In his excellent, short book The Heart
of Christianity, Marcus Borg writes about
this eighth chapter of Mark with warnings
of trouble, mention of the cross and the
instruction that those who want go gain
life must loose it. Borg concludes : “For
Mark ( and for Matthew and Like, who repeat
and amplify this pattern), the way, the
path of personal transformation, is the
path of death and resurrection.” (The
Heart of Christianity, p.109) The path of
dying and rising is what it means to be
born again. As Borg writes, “To be
born again involves dying to the false self,
to that identity, to that way of being,
and to be born into the identity centered
in the Spirit, in Christ, in God. It is
the process of internal redefinition of
he self whereby a real person is born within
us.” (p.117)
This death and resurrection can be tough
stuff, marvelous and life giving but also
tough at times. I remember an African American
pastor in a poor Buffalo neighbourhood saying
that we white folks just don’t understand
their worship. He said, “We gather
and sing for 20 or 30 minutes just to warm
up. It takes that long to sing the slave
out of our spirit in order for us to be
free people to worship God.”
For some it takes years of therapy and
help to work the death out of life in order
to have the ability to embrace the life,
waiting to be born. For others prayer is
the key. The Spirit is at the center of
it all, working with each of us, labouring
to the ends that life may be born from all
the dead places of our existence.
We shake off death to make room for life.

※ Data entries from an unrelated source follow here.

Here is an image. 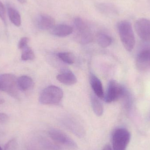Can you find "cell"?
Wrapping results in <instances>:
<instances>
[{
	"mask_svg": "<svg viewBox=\"0 0 150 150\" xmlns=\"http://www.w3.org/2000/svg\"><path fill=\"white\" fill-rule=\"evenodd\" d=\"M26 148L28 150H62L49 136L41 134L32 136L27 140Z\"/></svg>",
	"mask_w": 150,
	"mask_h": 150,
	"instance_id": "6da1fadb",
	"label": "cell"
},
{
	"mask_svg": "<svg viewBox=\"0 0 150 150\" xmlns=\"http://www.w3.org/2000/svg\"><path fill=\"white\" fill-rule=\"evenodd\" d=\"M118 30L121 40L126 50L130 52L134 49L135 39L132 25L127 21H122L118 24Z\"/></svg>",
	"mask_w": 150,
	"mask_h": 150,
	"instance_id": "7a4b0ae2",
	"label": "cell"
},
{
	"mask_svg": "<svg viewBox=\"0 0 150 150\" xmlns=\"http://www.w3.org/2000/svg\"><path fill=\"white\" fill-rule=\"evenodd\" d=\"M48 136L62 150H76V143L66 133L59 129H52L48 131Z\"/></svg>",
	"mask_w": 150,
	"mask_h": 150,
	"instance_id": "3957f363",
	"label": "cell"
},
{
	"mask_svg": "<svg viewBox=\"0 0 150 150\" xmlns=\"http://www.w3.org/2000/svg\"><path fill=\"white\" fill-rule=\"evenodd\" d=\"M63 97V91L60 88L55 86H49L40 93L39 101L43 105H58L60 103Z\"/></svg>",
	"mask_w": 150,
	"mask_h": 150,
	"instance_id": "277c9868",
	"label": "cell"
},
{
	"mask_svg": "<svg viewBox=\"0 0 150 150\" xmlns=\"http://www.w3.org/2000/svg\"><path fill=\"white\" fill-rule=\"evenodd\" d=\"M17 78L15 75L5 74L0 75V91L5 92L13 98L18 97Z\"/></svg>",
	"mask_w": 150,
	"mask_h": 150,
	"instance_id": "5b68a950",
	"label": "cell"
},
{
	"mask_svg": "<svg viewBox=\"0 0 150 150\" xmlns=\"http://www.w3.org/2000/svg\"><path fill=\"white\" fill-rule=\"evenodd\" d=\"M130 133L124 128L115 130L112 137L113 150H126L130 142Z\"/></svg>",
	"mask_w": 150,
	"mask_h": 150,
	"instance_id": "8992f818",
	"label": "cell"
},
{
	"mask_svg": "<svg viewBox=\"0 0 150 150\" xmlns=\"http://www.w3.org/2000/svg\"><path fill=\"white\" fill-rule=\"evenodd\" d=\"M126 89L115 80H111L105 97V101L110 103L121 98Z\"/></svg>",
	"mask_w": 150,
	"mask_h": 150,
	"instance_id": "52a82bcc",
	"label": "cell"
},
{
	"mask_svg": "<svg viewBox=\"0 0 150 150\" xmlns=\"http://www.w3.org/2000/svg\"><path fill=\"white\" fill-rule=\"evenodd\" d=\"M135 29L138 36L143 40L150 41V20L141 18L135 23Z\"/></svg>",
	"mask_w": 150,
	"mask_h": 150,
	"instance_id": "ba28073f",
	"label": "cell"
},
{
	"mask_svg": "<svg viewBox=\"0 0 150 150\" xmlns=\"http://www.w3.org/2000/svg\"><path fill=\"white\" fill-rule=\"evenodd\" d=\"M77 33L76 38L82 44L91 43L93 40V35L85 22L81 23L76 27Z\"/></svg>",
	"mask_w": 150,
	"mask_h": 150,
	"instance_id": "9c48e42d",
	"label": "cell"
},
{
	"mask_svg": "<svg viewBox=\"0 0 150 150\" xmlns=\"http://www.w3.org/2000/svg\"><path fill=\"white\" fill-rule=\"evenodd\" d=\"M136 65L138 69L144 71L150 67V49L141 51L137 57Z\"/></svg>",
	"mask_w": 150,
	"mask_h": 150,
	"instance_id": "30bf717a",
	"label": "cell"
},
{
	"mask_svg": "<svg viewBox=\"0 0 150 150\" xmlns=\"http://www.w3.org/2000/svg\"><path fill=\"white\" fill-rule=\"evenodd\" d=\"M57 79L60 83L67 85L74 84L77 81L74 74L68 69L62 70L57 75Z\"/></svg>",
	"mask_w": 150,
	"mask_h": 150,
	"instance_id": "8fae6325",
	"label": "cell"
},
{
	"mask_svg": "<svg viewBox=\"0 0 150 150\" xmlns=\"http://www.w3.org/2000/svg\"><path fill=\"white\" fill-rule=\"evenodd\" d=\"M37 25L39 28L42 30H51L55 25V20L51 16L41 15L37 20Z\"/></svg>",
	"mask_w": 150,
	"mask_h": 150,
	"instance_id": "7c38bea8",
	"label": "cell"
},
{
	"mask_svg": "<svg viewBox=\"0 0 150 150\" xmlns=\"http://www.w3.org/2000/svg\"><path fill=\"white\" fill-rule=\"evenodd\" d=\"M90 78V83L94 94L99 98L103 99L105 97V95L101 81L93 74H91Z\"/></svg>",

With God’s spirit we move through
fear, let it go and embrace hope. We wrestle
with the death of insecurity, let it die
away so that we can embrace confidence for
living. Yes, we take on death. We face the
death of anger and hate, choosing to live
instead in a new way. We shake off the death
of greed in order to live generously. We
face the corporate death of blind, uncritical
nationalism so that we can live within God’s
kingdom. And we gather her to lose our lives
within the story of Jesus, the story of
death and resurrection. We lose ourselves
within this story in order to take on new
life, losing life in order to gain it.